Detect test folders separate from main class folders

Issue #2278 resolved
Mark Mindenhall created an issue

Creating a new DX project (via sfdx force:project:create) yields this structure (declarative folders removed):

.
├── config
├── force-app
│   └── main
│       └── default
│           ├── classes
│           ├── lwc
│           └── triggers
└── scripts
    ├── apex
    └── soql

I mentioned in other tickets that we have 29 IC2 modules (so far) in our monorepo DX project, and of those, most have Apex code.
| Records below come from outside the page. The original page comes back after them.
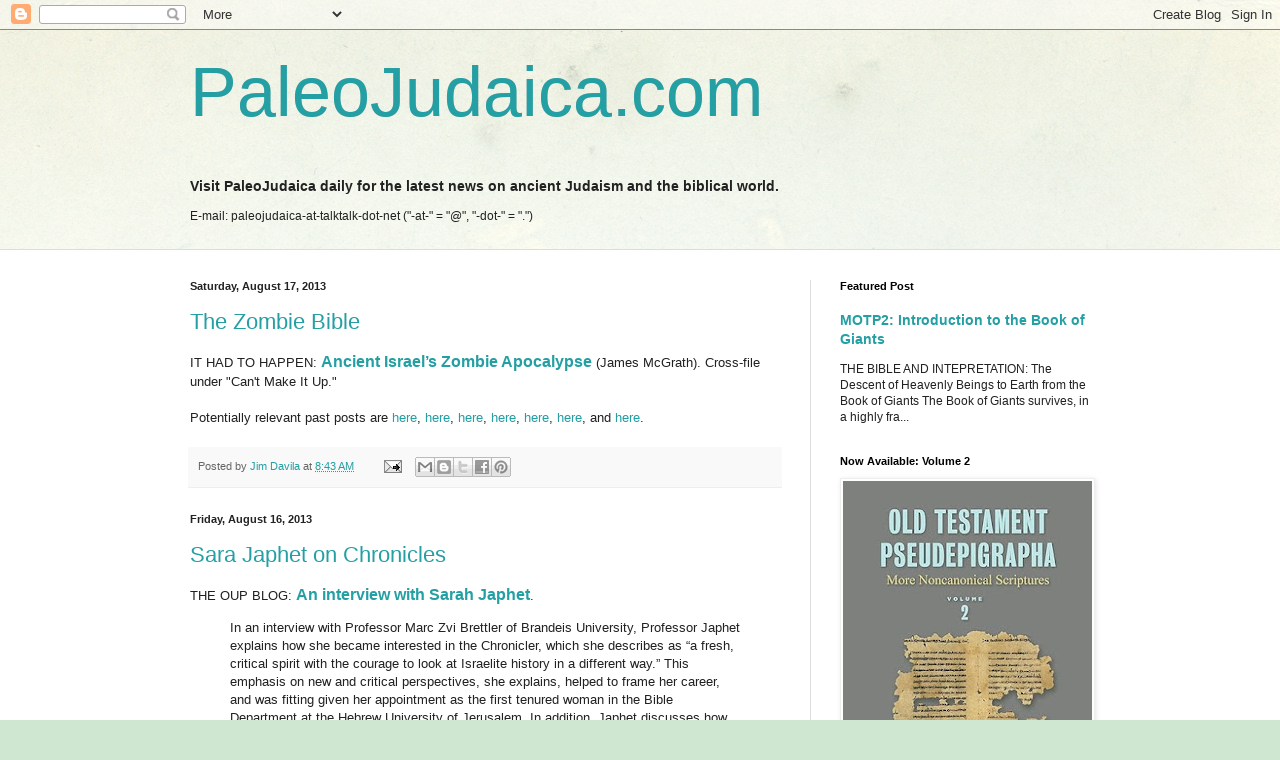

--- FILE ---
content_type: text/html; charset=UTF-8
request_url: https://paleojudaica.blogspot.com/b/stats?style=BLACK_TRANSPARENT&timeRange=LAST_MONTH&token=APq4FmCnYEYhjgk9upw24YqQnu74wlp2FRTDxUD6Ht2PlYFLcTh6wakM-g9kLT4MbROOVV0hJGdGAarJZOp2hcSaWVVvgfSo4A
body_size: -15
content:
{"total":322702,"sparklineOptions":{"backgroundColor":{"fillOpacity":0.1,"fill":"#000000"},"series":[{"areaOpacity":0.3,"color":"#202020"}]},"sparklineData":[[0,16],[1,9],[2,17],[3,14],[4,13],[5,14],[6,15],[7,15],[8,15],[9,18],[10,15],[11,13],[12,12],[13,27],[14,37],[15,26],[16,49],[17,95],[18,100],[19,50],[20,81],[21,70],[22,19],[23,31],[24,15],[25,16],[26,20],[27,27],[28,27],[29,22]],"nextTickMs":4749}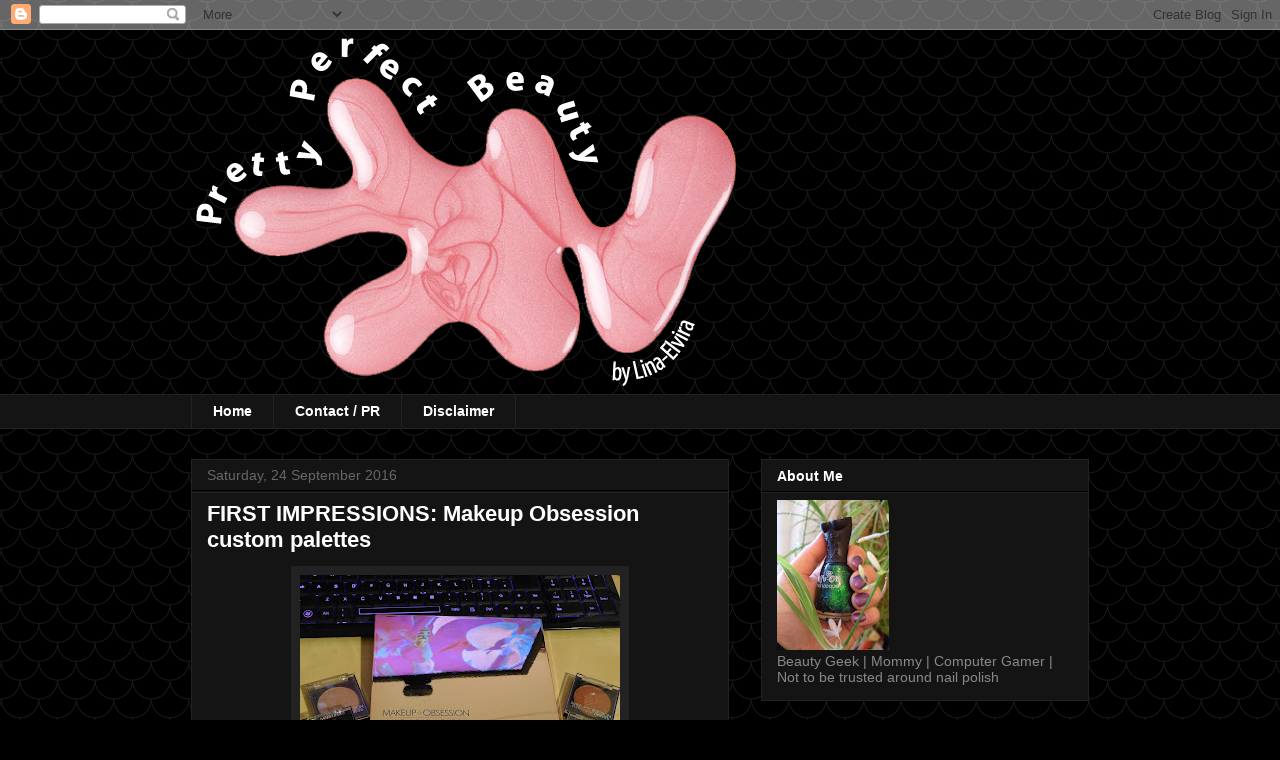

--- FILE ---
content_type: text/html; charset=utf-8
request_url: https://www.google.com/recaptcha/api2/aframe
body_size: 267
content:
<!DOCTYPE HTML><html><head><meta http-equiv="content-type" content="text/html; charset=UTF-8"></head><body><script nonce="Q2HXO5zOYV9VnugletHbtw">/** Anti-fraud and anti-abuse applications only. See google.com/recaptcha */ try{var clients={'sodar':'https://pagead2.googlesyndication.com/pagead/sodar?'};window.addEventListener("message",function(a){try{if(a.source===window.parent){var b=JSON.parse(a.data);var c=clients[b['id']];if(c){var d=document.createElement('img');d.src=c+b['params']+'&rc='+(localStorage.getItem("rc::a")?sessionStorage.getItem("rc::b"):"");window.document.body.appendChild(d);sessionStorage.setItem("rc::e",parseInt(sessionStorage.getItem("rc::e")||0)+1);localStorage.setItem("rc::h",'1769644140394');}}}catch(b){}});window.parent.postMessage("_grecaptcha_ready", "*");}catch(b){}</script></body></html>

--- FILE ---
content_type: text/plain
request_url: https://www.google-analytics.com/j/collect?v=1&_v=j102&a=1035301719&t=pageview&_s=1&dl=https%3A%2F%2Fpretty-perfect-beauty.blogspot.com%2F2016%2F09%2Ffirst-impressions-makeup-obsession.html&ul=en-us%40posix&dt=Pretty%20Perfect%20Beauty%3A%20FIRST%20IMPRESSIONS%3A%20Makeup%20Obsession%20custom%20palettes&sr=1280x720&vp=1280x720&_u=IEBAAEABAAAAACAAI~&jid=644915504&gjid=110289211&cid=500862559.1769644112&tid=UA-58668444-1&_gid=195016647.1769644112&_r=1&_slc=1&z=1431575885
body_size: -456
content:
2,cG-9LTKEZC1EZ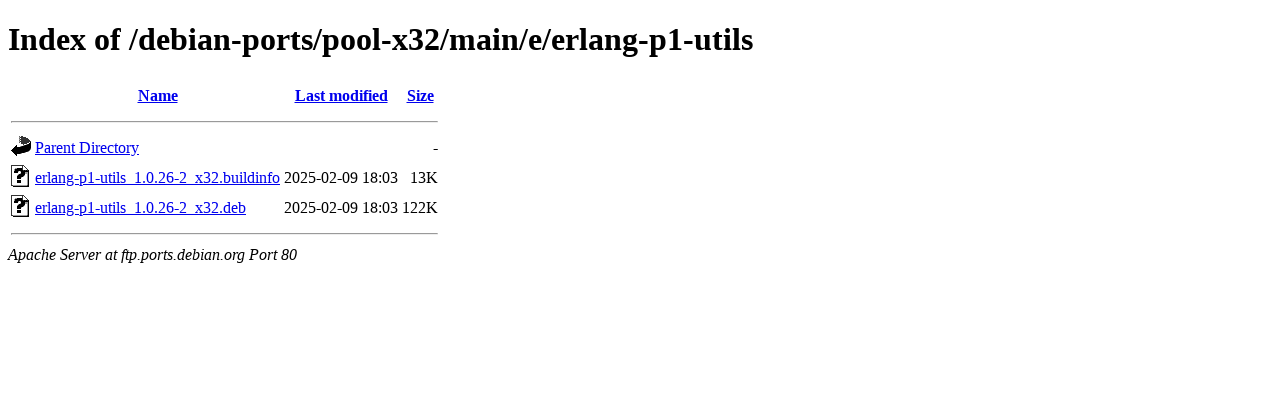

--- FILE ---
content_type: text/html;charset=UTF-8
request_url: http://ftp.ports.debian.org/debian-ports/pool-x32/main/e/erlang-p1-utils/?C=N;O=A
body_size: 515
content:
<!DOCTYPE HTML PUBLIC "-//W3C//DTD HTML 4.01//EN" "http://www.w3.org/TR/html4/strict.dtd">
<html>
 <head>
  <title>Index of /debian-ports/pool-x32/main/e/erlang-p1-utils</title>
 </head>
 <body>
<h1>Index of /debian-ports/pool-x32/main/e/erlang-p1-utils</h1>
  <table>
   <tr><th valign="top"><img src="/icons/blank.gif" alt="[ICO]"></th><th><a href="?C=N;O=D">Name</a></th><th><a href="?C=M;O=A">Last modified</a></th><th><a href="?C=S;O=A">Size</a></th></tr>
   <tr><th colspan="4"><hr></th></tr>
<tr><td valign="top"><img src="/icons/back.gif" alt="[PARENTDIR]"></td><td><a href="/debian-ports/pool-x32/main/e/">Parent Directory</a></td><td>&nbsp;</td><td align="right">  - </td></tr>
<tr><td valign="top"><img src="/icons/unknown.gif" alt="[   ]"></td><td><a href="erlang-p1-utils_1.0.26-2_x32.buildinfo">erlang-p1-utils_1.0.26-2_x32.buildinfo</a></td><td align="right">2025-02-09 18:03  </td><td align="right"> 13K</td></tr>
<tr><td valign="top"><img src="/icons/unknown.gif" alt="[   ]"></td><td><a href="erlang-p1-utils_1.0.26-2_x32.deb">erlang-p1-utils_1.0.26-2_x32.deb</a></td><td align="right">2025-02-09 18:03  </td><td align="right">122K</td></tr>
   <tr><th colspan="4"><hr></th></tr>
</table>
<address>Apache Server at ftp.ports.debian.org Port 80</address>
</body></html>
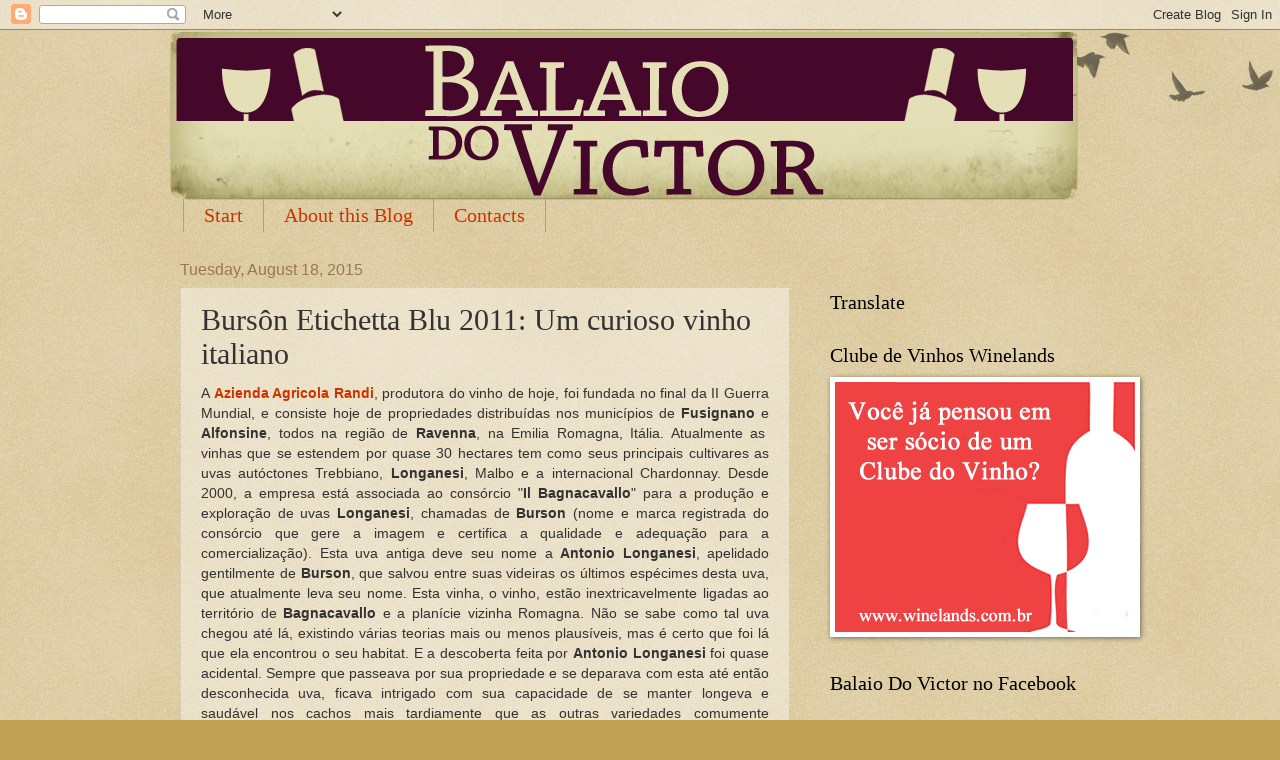

--- FILE ---
content_type: text/html; charset=UTF-8
request_url: https://www.balaiodovictor.com/b/stats?style=BLACK_TRANSPARENT&timeRange=ALL_TIME&token=APq4FmCSuS_cyKbbfTjtOPxdf-v2RLO_GzhZYdE9QgljnLp98Fa0U-D6VQH8uS0FjUQ0ADCFh6hWGbcjsq8LmuZrDO3bCmx1VQ
body_size: 43
content:
{"total":3456109,"sparklineOptions":{"backgroundColor":{"fillOpacity":0.1,"fill":"#000000"},"series":[{"areaOpacity":0.3,"color":"#202020"}]},"sparklineData":[[0,56],[1,17],[2,28],[3,22],[4,13],[5,13],[6,12],[7,12],[8,10],[9,19],[10,24],[11,38],[12,24],[13,17],[14,10],[15,33],[16,5],[17,7],[18,10],[19,23],[20,20],[21,14],[22,9],[23,100],[24,15],[25,37],[26,36],[27,36],[28,32],[29,10]],"nextTickMs":514285}

--- FILE ---
content_type: text/html; charset=utf-8
request_url: https://www.google.com/recaptcha/api2/aframe
body_size: 268
content:
<!DOCTYPE HTML><html><head><meta http-equiv="content-type" content="text/html; charset=UTF-8"></head><body><script nonce="HOZOEJ0fAmbBzes1g8wDKQ">/** Anti-fraud and anti-abuse applications only. See google.com/recaptcha */ try{var clients={'sodar':'https://pagead2.googlesyndication.com/pagead/sodar?'};window.addEventListener("message",function(a){try{if(a.source===window.parent){var b=JSON.parse(a.data);var c=clients[b['id']];if(c){var d=document.createElement('img');d.src=c+b['params']+'&rc='+(localStorage.getItem("rc::a")?sessionStorage.getItem("rc::b"):"");window.document.body.appendChild(d);sessionStorage.setItem("rc::e",parseInt(sessionStorage.getItem("rc::e")||0)+1);localStorage.setItem("rc::h",'1765885599665');}}}catch(b){}});window.parent.postMessage("_grecaptcha_ready", "*");}catch(b){}</script></body></html>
In those modules/packages, we decided to put the tests in a separate folder, so we have this structure instead (taken from a blog post one of our devs saw):

.
├── config
└── force-app
    ├── main
    │   └── default
    │       ├── classes
    │       └── triggers
    └── test
        └── apex
            └── classes

When we create a new project from our repo, IC2 correctly detects all of the modules, and it detects the force-app/test/apex/classes folders as source folders. However, once the project is created, the entry in all of the .iml files looks like this:

      <sourceFolder url="file://$MODULE_DIR$/force-app/test/apex/classes" isTestSource="false" />

Since these were not detected as test folders, when we open up one of the test files we’re missing functionality (such as the ability to click the green arrow in the gutter to run a single test). We have a script that we run to find all .iml files with this entry, and set it to isTestSource="true".

So the ask on this ticket is for IC2 to automatically detect test folders within modules. There don’t seem to be any rules around test folder or file naming, but you could make a pretty good guess (sorta Jeff Foxworthy style):

  • If a folder other than force-app/main/default/classes is detected that contains Apex classes, and and a folder one or more levels above is named either test or tests, it’s probably a test folder.
  • If a folder other than force-app/main/default/classes is detected that contains Apex classes, and a preponderance of the file names in the folder either start or end with Test (case-insensitive), it’s probably a test folder.
  • If you want to be more precise (but have to parse or grep files instead of just list them), if a preponderance of files in a detected folder other than force-app/main/default/classes contain the @IsTest annotation, it’s probably a test folder.